>> BEGIN Passage to read

The following discussion and analysis is intended to provide an investor with a narrative of our financial results and an evaluation of our financial condition and results of operations. The discussion should be read in conjunction with our consolidated financial statements and notes thereto.

Business Overview

DSP Group is a fabless semiconductor company that is a leader in providing chipsets to telephone equipment and design manufacturers (OEMs and ODMs) for incorporation into consumer products for the short-range residential wireless communications market.

In recent years, we have become a worldwide leader in developing and marketing Total Telephony Solutions™ for the wireless residential market by taking advantage of the market transformation from analog-based technologies to digital-based technologies for telephony products and the shift from 900MHz to 2.4GHz to 5.8GHz technologies. One additional primary factor that contributed to our success in recent years is our penetration of the DECT market in Europe and our current presence in the U.S. DECT market (known as DECT 6.0).

In September 2007, we acquired the cordless and VoIP terminals business (the "CIPT Business") of NXP B.V. ("NXP") (the "Acquisition"). In connection with the Acquisition, we paid NXP approximately $200 million in cash and issued 4,186,603 shares of our common stock to NXP. We also agreed to a contingent cash payment of up to $75 million payable based on future revenue performance of the products of the CIPT Business for the first four financial quarters following the closing of the Acquisition. Such revenue milestones were not achieved and no additional cash payments were made to NXP. On March 12, 2009, we repurchased the shares of common stock issued to NXP in connection with the Acquisition for an aggregate consideration of approximately $20,028,000.

Our current primary focus is digital cordless telephony with sales of our in-house developed Communications over Internet Protocol (CoIP), 1.9GHz (Digital Enhanced Cordless Telephony (DECT)), 2.4GHz and 5.8GHz chipsets representing approximately 91% of our total revenues for the first quarter of 2009. Our revenues were $39.9 million for the first quarter of 2009, a decrease of 45% in comparison to the same period of 2008. This decline resulted from decreased sales of all of our product lines. We believe that U.S. sales of our 2.4GHz and 5.8GHz products will continue to decrease for the remainder of 2009 with a sharper decrease in sales of our 5.8GHz products. On the other hand, we believe sales of our DECT 6.0 products in the U.S. market will continue to increase on account of the decrease in sales of our 2.4GHz and 5.8GHz products as the shift to DECT 6.0 products in the U.S. market is occurring at a fast pace.

>> END Passage to read

- [Work to do]: Copy the DSP Group business discussion word for word, from "Business Overview" to "wireless communications market.".

>> BEGIN Records shown

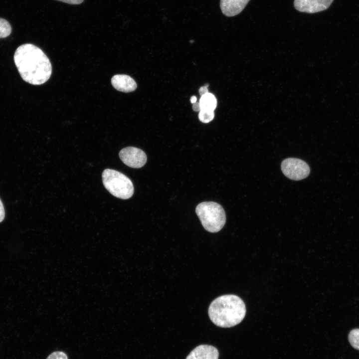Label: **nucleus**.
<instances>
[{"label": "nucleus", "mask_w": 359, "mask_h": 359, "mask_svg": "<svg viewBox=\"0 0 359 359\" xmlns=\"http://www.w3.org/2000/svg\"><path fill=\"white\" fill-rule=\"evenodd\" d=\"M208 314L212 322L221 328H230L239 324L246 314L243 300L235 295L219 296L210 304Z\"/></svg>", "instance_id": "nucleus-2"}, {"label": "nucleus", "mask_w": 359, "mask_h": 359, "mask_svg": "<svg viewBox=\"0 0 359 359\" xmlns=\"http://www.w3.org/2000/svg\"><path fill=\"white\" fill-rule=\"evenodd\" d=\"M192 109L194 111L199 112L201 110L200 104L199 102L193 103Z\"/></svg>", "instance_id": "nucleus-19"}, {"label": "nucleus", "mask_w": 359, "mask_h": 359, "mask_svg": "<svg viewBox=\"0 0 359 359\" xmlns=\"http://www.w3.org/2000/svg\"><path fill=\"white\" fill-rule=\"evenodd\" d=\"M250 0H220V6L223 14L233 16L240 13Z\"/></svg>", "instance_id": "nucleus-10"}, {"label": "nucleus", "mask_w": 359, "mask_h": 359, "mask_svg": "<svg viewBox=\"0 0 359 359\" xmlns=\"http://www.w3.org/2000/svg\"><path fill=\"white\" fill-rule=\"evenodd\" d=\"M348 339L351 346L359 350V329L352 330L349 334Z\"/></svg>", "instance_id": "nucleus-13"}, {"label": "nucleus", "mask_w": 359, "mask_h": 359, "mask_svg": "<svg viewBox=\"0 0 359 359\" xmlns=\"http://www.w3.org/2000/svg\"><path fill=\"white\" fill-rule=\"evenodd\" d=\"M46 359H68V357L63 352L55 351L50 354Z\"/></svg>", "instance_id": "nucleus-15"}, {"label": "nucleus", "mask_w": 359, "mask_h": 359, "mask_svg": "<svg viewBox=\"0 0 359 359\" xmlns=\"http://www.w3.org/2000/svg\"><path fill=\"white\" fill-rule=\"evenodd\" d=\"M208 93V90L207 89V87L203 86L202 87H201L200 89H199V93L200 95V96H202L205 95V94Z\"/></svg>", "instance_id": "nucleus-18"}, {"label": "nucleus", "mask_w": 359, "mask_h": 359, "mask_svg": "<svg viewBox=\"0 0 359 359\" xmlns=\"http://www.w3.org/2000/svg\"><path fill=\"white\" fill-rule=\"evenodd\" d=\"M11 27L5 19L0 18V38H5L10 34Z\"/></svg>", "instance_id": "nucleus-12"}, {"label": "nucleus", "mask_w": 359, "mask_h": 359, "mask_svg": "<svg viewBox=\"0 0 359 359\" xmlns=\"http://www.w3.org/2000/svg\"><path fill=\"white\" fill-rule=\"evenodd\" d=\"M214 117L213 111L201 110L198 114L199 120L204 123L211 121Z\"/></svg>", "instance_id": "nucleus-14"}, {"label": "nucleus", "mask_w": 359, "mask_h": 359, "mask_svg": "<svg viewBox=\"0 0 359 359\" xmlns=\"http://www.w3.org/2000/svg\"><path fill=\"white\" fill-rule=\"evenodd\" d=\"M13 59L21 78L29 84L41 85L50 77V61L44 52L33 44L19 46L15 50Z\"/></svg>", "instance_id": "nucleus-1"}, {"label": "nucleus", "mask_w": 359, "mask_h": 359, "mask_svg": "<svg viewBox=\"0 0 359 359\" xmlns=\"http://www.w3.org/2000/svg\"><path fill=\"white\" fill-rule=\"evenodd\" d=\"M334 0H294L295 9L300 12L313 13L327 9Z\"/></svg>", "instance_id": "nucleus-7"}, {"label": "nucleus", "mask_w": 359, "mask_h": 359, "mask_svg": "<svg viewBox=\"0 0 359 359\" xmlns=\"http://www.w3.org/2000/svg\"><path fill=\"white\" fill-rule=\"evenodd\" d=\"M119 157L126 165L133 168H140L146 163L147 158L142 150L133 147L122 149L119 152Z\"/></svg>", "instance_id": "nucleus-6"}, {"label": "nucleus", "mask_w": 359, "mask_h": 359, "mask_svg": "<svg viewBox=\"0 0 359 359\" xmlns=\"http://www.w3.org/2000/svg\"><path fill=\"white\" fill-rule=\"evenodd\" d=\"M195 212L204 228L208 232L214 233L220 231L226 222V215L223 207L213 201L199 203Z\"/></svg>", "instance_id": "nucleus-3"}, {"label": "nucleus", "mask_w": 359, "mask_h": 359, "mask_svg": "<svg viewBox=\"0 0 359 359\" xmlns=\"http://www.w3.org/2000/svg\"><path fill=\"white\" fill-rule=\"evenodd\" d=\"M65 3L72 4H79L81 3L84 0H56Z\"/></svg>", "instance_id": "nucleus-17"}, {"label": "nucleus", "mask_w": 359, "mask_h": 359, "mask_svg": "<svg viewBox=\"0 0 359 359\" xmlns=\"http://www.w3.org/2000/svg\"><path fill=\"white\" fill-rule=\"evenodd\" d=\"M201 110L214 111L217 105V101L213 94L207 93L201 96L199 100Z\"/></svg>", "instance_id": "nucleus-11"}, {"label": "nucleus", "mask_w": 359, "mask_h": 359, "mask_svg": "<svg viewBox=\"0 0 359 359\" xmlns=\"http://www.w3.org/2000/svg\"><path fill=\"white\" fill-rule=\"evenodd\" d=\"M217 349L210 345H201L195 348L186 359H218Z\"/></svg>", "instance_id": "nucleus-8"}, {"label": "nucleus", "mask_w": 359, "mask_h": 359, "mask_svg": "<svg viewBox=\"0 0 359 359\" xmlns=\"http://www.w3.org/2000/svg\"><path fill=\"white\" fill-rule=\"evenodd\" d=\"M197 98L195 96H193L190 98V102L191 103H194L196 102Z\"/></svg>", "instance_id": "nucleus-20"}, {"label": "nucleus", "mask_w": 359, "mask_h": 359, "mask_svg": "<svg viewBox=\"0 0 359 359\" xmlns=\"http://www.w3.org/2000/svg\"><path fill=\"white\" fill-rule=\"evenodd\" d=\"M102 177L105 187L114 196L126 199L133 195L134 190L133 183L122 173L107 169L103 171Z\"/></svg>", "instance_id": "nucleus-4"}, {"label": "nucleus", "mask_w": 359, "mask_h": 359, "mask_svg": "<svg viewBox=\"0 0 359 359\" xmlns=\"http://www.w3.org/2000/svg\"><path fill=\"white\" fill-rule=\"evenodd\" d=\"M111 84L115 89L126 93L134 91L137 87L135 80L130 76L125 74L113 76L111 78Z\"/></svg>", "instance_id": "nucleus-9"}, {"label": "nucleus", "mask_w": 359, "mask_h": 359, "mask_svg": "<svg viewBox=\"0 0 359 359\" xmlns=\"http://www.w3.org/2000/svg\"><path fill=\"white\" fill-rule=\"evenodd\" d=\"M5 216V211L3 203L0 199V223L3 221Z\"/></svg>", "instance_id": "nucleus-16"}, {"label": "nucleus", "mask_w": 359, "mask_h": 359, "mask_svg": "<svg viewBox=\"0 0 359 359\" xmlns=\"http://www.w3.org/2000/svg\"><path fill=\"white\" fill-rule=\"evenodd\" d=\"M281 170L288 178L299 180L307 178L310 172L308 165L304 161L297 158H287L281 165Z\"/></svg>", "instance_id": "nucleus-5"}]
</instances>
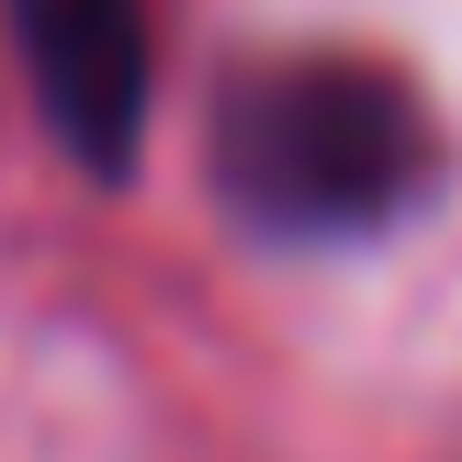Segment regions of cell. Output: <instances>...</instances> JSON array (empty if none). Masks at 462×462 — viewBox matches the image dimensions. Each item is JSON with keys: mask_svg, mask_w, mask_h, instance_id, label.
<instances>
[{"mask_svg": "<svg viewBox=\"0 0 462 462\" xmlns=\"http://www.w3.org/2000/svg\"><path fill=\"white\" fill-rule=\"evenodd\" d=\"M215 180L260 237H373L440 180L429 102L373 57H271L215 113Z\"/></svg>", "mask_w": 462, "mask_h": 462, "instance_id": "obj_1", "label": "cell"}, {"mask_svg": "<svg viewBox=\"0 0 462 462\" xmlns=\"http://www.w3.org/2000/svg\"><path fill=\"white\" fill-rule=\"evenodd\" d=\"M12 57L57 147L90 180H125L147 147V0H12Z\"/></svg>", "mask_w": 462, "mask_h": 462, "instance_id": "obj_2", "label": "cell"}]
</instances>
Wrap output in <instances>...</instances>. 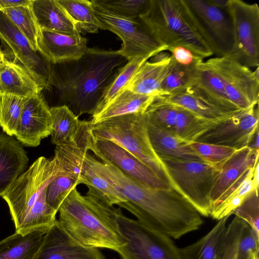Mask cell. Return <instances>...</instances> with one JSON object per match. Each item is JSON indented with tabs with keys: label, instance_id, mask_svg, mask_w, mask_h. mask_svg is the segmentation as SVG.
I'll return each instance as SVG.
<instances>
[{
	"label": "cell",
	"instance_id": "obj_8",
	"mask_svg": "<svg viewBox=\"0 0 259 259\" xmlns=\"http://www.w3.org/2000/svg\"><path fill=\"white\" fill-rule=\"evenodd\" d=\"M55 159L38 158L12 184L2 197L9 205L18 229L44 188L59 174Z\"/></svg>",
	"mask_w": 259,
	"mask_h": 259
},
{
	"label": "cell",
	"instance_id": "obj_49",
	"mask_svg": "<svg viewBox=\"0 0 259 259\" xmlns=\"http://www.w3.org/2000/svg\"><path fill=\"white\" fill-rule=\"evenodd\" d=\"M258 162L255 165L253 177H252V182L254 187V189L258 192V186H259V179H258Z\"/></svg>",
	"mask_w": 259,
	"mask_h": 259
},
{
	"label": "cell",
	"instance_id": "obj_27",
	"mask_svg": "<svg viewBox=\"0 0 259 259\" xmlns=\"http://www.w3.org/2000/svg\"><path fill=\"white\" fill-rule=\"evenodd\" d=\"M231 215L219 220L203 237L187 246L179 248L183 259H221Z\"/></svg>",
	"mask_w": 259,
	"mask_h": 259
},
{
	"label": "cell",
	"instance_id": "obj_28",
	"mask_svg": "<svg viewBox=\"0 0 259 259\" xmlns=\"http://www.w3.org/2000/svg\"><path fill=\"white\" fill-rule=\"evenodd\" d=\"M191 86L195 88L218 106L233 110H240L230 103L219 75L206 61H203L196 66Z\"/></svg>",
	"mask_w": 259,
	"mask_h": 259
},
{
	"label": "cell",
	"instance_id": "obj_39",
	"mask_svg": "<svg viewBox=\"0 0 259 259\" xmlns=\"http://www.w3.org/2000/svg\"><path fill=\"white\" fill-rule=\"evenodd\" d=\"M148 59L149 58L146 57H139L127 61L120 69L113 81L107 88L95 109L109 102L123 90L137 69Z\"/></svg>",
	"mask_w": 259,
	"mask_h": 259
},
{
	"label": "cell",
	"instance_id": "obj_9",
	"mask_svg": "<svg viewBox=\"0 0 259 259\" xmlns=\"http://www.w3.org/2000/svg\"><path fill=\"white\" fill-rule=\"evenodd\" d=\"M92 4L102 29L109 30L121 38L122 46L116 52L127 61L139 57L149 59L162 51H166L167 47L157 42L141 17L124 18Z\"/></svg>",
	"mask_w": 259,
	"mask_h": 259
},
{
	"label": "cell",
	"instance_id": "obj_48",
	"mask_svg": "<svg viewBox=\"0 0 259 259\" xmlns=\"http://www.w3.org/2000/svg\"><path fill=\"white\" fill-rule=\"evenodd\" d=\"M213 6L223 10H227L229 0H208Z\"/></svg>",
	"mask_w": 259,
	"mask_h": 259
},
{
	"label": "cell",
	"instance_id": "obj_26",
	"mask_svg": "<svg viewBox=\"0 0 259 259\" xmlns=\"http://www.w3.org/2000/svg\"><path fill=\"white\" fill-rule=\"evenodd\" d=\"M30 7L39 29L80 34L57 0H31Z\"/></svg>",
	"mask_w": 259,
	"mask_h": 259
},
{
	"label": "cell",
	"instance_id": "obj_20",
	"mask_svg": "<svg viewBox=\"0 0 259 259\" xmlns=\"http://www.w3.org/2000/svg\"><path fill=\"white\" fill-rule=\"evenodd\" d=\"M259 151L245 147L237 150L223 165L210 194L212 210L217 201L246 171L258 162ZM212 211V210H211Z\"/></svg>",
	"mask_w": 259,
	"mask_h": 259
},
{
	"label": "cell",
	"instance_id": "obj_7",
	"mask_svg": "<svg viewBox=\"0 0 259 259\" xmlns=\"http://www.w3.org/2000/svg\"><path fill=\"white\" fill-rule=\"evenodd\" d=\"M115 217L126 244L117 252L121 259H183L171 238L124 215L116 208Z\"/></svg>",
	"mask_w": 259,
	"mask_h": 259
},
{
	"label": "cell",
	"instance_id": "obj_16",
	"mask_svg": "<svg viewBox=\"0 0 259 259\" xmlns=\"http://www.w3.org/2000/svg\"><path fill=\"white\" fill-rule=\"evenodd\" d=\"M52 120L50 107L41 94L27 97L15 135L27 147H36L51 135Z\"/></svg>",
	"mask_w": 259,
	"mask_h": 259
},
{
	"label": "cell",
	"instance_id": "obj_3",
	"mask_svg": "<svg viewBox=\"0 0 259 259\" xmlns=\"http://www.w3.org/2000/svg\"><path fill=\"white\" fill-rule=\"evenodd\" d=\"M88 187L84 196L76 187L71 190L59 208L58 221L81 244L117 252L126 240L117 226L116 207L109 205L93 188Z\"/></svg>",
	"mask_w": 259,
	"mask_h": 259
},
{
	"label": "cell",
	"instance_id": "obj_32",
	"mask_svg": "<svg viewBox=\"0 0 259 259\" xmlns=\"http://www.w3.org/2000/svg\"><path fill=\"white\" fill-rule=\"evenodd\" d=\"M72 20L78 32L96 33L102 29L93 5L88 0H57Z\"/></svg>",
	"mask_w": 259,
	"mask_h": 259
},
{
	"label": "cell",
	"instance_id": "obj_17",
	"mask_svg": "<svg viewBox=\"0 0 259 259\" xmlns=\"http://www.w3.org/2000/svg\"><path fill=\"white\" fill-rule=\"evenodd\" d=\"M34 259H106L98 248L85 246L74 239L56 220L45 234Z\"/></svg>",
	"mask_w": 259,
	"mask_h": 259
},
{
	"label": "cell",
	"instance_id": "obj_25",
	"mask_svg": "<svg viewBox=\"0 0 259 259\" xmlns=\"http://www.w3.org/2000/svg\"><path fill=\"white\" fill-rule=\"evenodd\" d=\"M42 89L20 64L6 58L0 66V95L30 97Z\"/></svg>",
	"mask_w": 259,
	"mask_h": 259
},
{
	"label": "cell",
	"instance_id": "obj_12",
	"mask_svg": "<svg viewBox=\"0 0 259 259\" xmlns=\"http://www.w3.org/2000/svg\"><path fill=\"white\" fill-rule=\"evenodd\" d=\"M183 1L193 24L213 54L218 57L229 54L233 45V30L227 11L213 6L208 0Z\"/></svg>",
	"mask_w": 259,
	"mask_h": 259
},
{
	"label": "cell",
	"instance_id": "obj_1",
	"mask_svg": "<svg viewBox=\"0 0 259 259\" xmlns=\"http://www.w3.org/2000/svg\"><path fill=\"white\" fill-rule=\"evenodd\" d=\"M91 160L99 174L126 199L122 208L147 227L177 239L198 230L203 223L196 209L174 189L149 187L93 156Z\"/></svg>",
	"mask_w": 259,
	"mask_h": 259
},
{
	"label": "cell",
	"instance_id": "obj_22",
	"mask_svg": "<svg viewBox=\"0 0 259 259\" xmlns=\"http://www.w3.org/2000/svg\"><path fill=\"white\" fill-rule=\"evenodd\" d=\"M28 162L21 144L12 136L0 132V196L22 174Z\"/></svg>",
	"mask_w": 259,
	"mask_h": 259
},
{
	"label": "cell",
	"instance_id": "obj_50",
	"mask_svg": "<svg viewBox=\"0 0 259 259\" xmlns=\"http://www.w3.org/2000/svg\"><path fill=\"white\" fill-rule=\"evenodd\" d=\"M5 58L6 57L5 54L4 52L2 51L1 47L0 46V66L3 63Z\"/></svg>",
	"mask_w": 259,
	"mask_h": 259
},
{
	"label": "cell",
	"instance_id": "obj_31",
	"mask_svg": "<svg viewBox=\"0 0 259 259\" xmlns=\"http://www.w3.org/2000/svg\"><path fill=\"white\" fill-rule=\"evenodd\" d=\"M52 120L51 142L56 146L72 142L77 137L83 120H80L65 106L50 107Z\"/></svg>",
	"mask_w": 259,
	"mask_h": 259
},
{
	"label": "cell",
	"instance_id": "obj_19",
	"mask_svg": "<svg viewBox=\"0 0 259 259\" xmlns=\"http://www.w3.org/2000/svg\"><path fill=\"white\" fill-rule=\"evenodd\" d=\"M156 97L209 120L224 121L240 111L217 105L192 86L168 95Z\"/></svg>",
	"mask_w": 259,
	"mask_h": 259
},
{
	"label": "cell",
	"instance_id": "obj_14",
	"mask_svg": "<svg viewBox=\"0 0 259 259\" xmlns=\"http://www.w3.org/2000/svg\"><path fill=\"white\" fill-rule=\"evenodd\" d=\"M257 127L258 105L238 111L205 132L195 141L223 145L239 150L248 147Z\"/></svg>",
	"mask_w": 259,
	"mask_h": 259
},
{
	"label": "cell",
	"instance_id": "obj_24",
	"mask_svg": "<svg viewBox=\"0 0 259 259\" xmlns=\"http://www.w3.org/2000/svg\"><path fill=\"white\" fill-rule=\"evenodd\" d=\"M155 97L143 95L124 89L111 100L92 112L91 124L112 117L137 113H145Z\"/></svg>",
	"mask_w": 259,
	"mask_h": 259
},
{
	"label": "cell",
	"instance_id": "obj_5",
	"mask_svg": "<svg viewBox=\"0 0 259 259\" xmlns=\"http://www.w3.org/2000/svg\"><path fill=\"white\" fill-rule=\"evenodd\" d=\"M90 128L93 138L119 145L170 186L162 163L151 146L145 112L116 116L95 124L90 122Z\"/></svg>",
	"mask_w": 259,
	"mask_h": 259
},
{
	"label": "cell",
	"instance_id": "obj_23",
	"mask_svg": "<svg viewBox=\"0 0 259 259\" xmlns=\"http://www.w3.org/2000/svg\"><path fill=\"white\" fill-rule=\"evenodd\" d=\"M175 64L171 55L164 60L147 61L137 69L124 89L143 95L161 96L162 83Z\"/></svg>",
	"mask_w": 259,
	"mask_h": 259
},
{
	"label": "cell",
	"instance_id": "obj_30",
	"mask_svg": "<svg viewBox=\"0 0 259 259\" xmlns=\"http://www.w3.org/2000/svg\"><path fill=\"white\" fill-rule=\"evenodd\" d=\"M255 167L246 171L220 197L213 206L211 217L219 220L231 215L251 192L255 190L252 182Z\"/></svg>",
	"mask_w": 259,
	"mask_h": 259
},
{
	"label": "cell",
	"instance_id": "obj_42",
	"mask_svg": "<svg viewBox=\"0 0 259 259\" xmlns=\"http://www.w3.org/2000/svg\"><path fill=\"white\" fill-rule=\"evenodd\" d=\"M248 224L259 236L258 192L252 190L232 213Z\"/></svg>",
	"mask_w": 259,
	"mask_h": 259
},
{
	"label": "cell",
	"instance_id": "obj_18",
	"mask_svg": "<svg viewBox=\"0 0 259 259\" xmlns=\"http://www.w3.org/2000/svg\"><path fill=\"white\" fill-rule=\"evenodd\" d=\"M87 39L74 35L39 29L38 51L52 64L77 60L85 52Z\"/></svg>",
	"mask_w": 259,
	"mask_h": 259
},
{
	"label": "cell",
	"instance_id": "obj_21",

>> END Records shown

- [Task output]:
Business Overview

DSP Group is a fabless semiconductor company that is a leader in providing chipsets to telephone equipment and design manufacturers (OEMs and ODMs) for incorporation into consumer products for the short-range residential wireless communications market.